Passage for review:
DIAGRAM_TYPE_PREFIX = {
    "mermaid": None,
    "flowchart": "flowchart",
    "sequence": "sequenceDiagram",
    "graph": "graph",
    "gantt": "gantt",
    "pie": "pie",
    "toc": None,
    "mindmap": "mindmap",
    "quadrantDiagram": "quadrantChart",
    "er": "erDiagram",
    "class": "classDiagram",
    "state": "stateDiagram-v2",
    "journey": "journey",
    "active": None,
    "component": None,
    "gitGraph": "gitGraph",
    "userJourney": "journey",
    "requirement": "requirementDiagram",
    "c4": "C4Context",
    "entityRelationship": "erDiagram",
}


def _find_preceding_heading(content: str, position: int) -> Optional[str]:
    """Find the nearest markdown heading before the given position.

    Args:
        content: The full markdown file content.
        position: The character offset of the diagram code fence.

    Returns:
        The heading text (without ``#`` markers), or None if no heading is found.
    """
    heading_pattern = r"^(#{1,6})\s+(.+)$"
    last_heading = None
    for match in re.finditer(heading_pattern, content[:position], re.MULTILINE):
        last_heading = match.group(2).strip()
    return last_heading


def _find_preceding_label(
    content: str, position: int, max_lines_back: int = 5
) -> Optional[str]:
    """Find a descriptive bold-text label immediately before a diagram fence.

    Many Markdown documents place a descriptive title in bold text
    (``**Title**``) on the line(s) just above a code fence, while the
    nearest ``#``-heading is a generic section name like "Diagrams".
    This function returns that bold label when present so it can be
    used for a more descriptive filename.

Data extract:
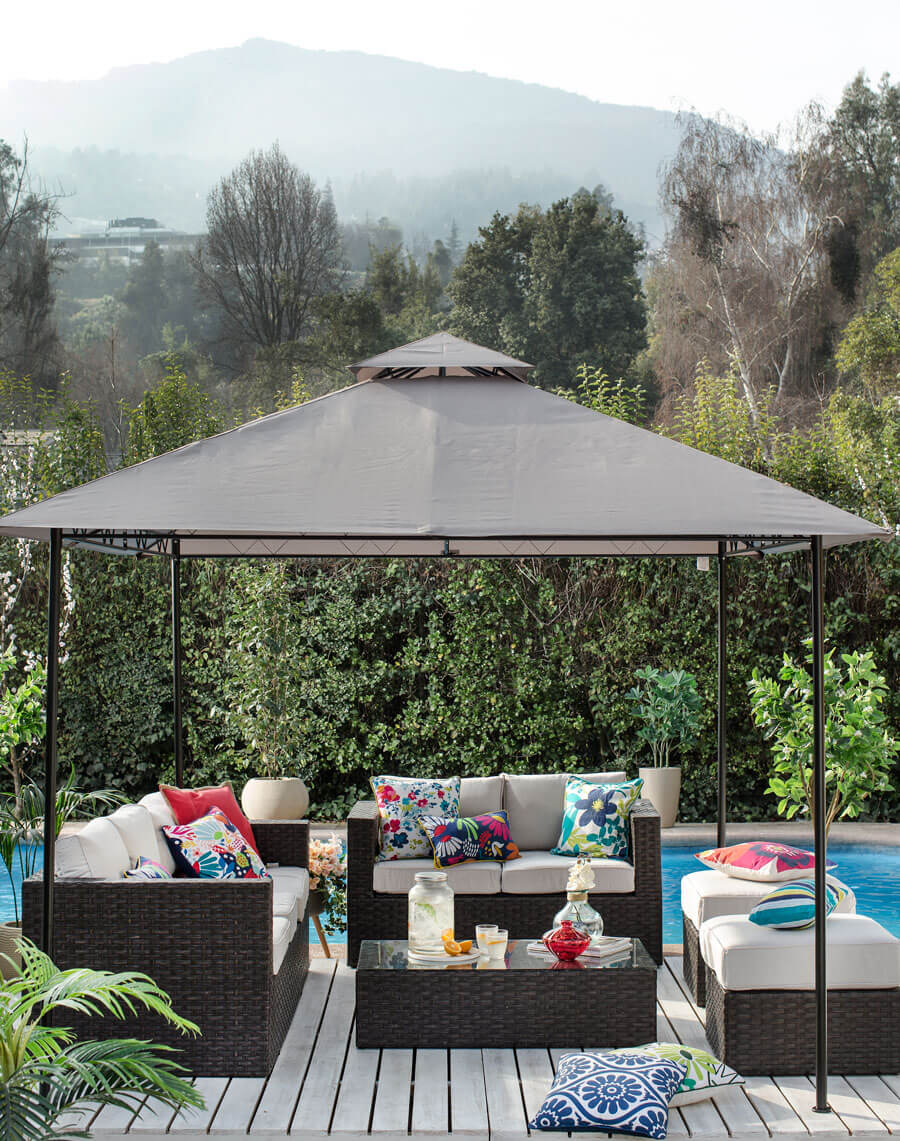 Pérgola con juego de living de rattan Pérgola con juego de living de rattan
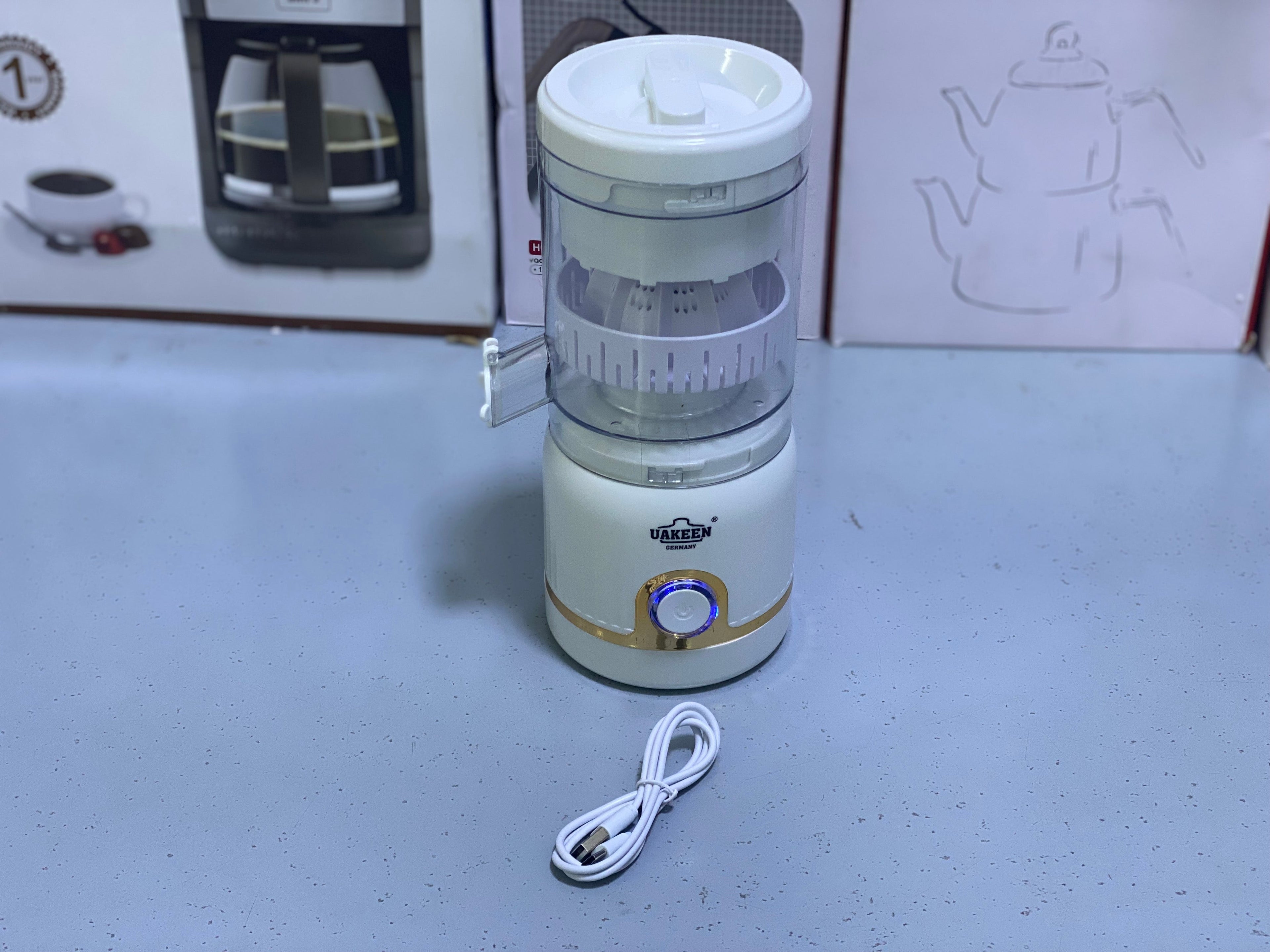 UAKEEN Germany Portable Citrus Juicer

* * *

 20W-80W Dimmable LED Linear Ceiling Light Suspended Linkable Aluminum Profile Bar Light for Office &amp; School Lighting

Assignment A: In the Python code for diagram helpers, which prefix string does `DIAGRAM_TYPE_PREFIX` assign to the "state" key?
Assignment B: Write the next part of the Python code for diagram helpers, picking up right after its final line.

Answer box A: "stateDiagram-v2"

Answer box B:
    Args:
        content: The full markdown file content.
        position: The character offset of the diagram code fence.
        max_lines_back: How many lines before the fence to search.

    Returns:
        The bold label text (without ``**`` markers), or None.
    """
    # Grab the text just before the code fence and split into lines.
    preceding = content[:position].rstrip()
    lines = preceding.split("\n")
    search_lines = lines[-max_lines_back:] if len(lines) >= max_lines_back else lines

    # Walk backwards to find the closest bold-text label.
    bold_pattern = re.compile(r"^\s*\*\*(.+?)\*\*\s*$")
    for line in reversed(search_lines):
        stripped = line.strip()
        if not stripped:
            continue
        m = bold_pattern.match(stripped)
        if m:
            return m.group(1).strip()
        # Stop searching once we hit non-empty, non-bold content.
        break
    return None



[docs]
def heading_to_filename(heading: str) -> str:
    """Convert a markdown heading to a filesystem-safe filename stem.

    Args:
        heading: Raw heading text (e.g. ``3.1 System Architecture``).

    Returns:
        A lowercase, underscore-separated filename stem
        (e.g. ``system_architecture``).
    """
    # Strip leading section numbers like "3.1" or "6.2"
    name = re.sub(r"^[\d.]+\s*", "", heading)
    name = name.lower()
    # Replace non-alphanumeric runs with a single underscore
    name = re.sub(r"[^a-z0-9]+", "_", name)
    name = name.strip("_")
    # Truncate overly long names
    if len(name) > 60:
        name = name[:60].rstrip("_")
    return name or "diagram"




[docs]
def extract_diagrams(
    markdown_file: Path, diagram_types: List[str] = None
) -> Dict[str, List[Dict[str, Any]]]:
    """Extract diagrams from a Markdown file.

    Args:
        markdown_file: Path to the Markdown file.
        diagram_types: List of diagram types to extract.
            If None, extract all supported types.

    Returns:
        Dictionary mapping diagram type to a list of dicts, each with:
            - ``content``: The diagram source text.
            - ``heading``: The best available label for the diagram: a
              bold-text title immediately above the fence if present,
              otherwise the nearest preceding markdown heading, or None.
    """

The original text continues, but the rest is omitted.